→ Given entries
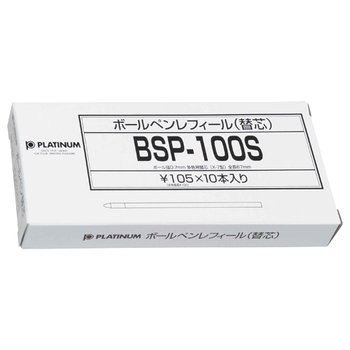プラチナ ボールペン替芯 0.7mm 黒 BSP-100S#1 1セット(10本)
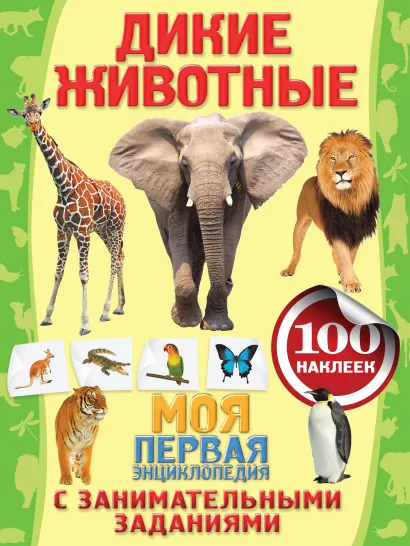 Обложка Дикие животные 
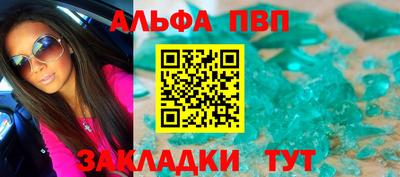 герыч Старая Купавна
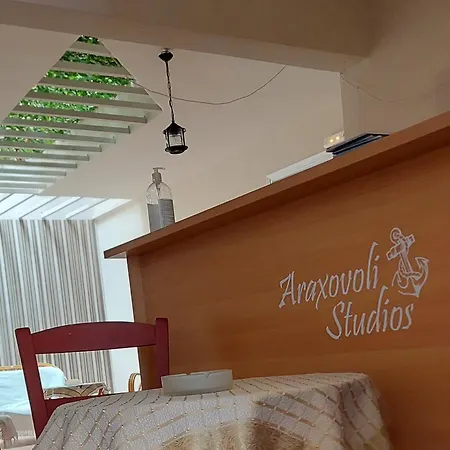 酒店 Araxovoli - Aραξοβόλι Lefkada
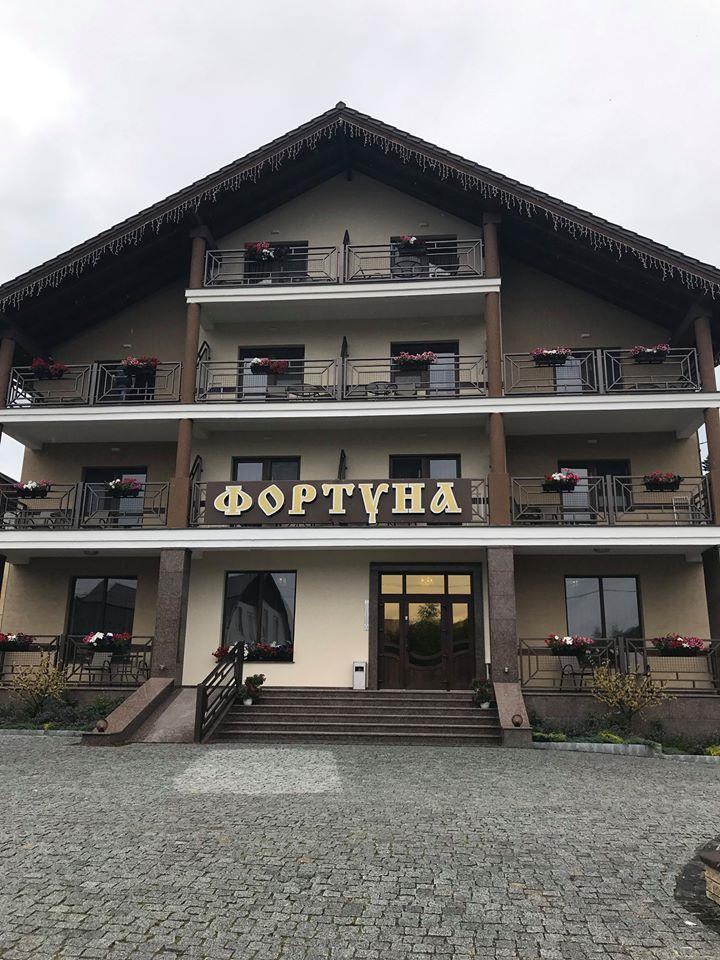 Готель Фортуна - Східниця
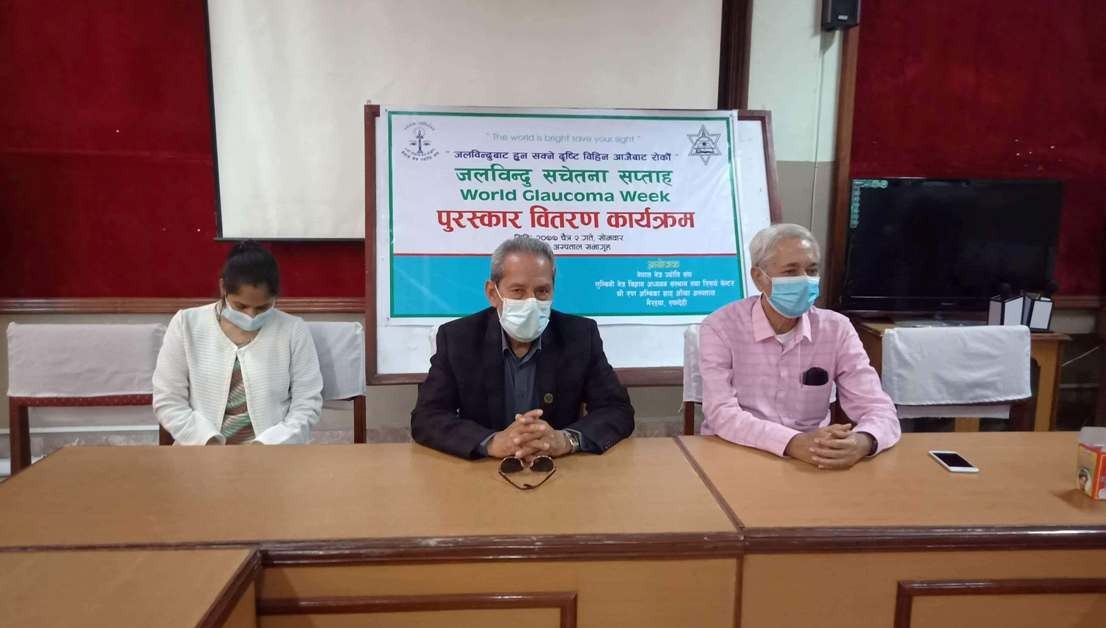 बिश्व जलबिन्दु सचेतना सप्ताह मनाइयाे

→ Assigned task
Only the lines from the line with "герыч Старая Купавна" through the end of the entries above, copied exactly and with both ends included, belong in the response; the pictures do not.

→ Response area
 герыч Старая Купавна
 酒店 Araxovoli - Aραξοβόλι Lefkada
 Готель Фортуна - Східниця
 बिश्व जलबिन्दु सचेतना सप्ताह मनाइयाे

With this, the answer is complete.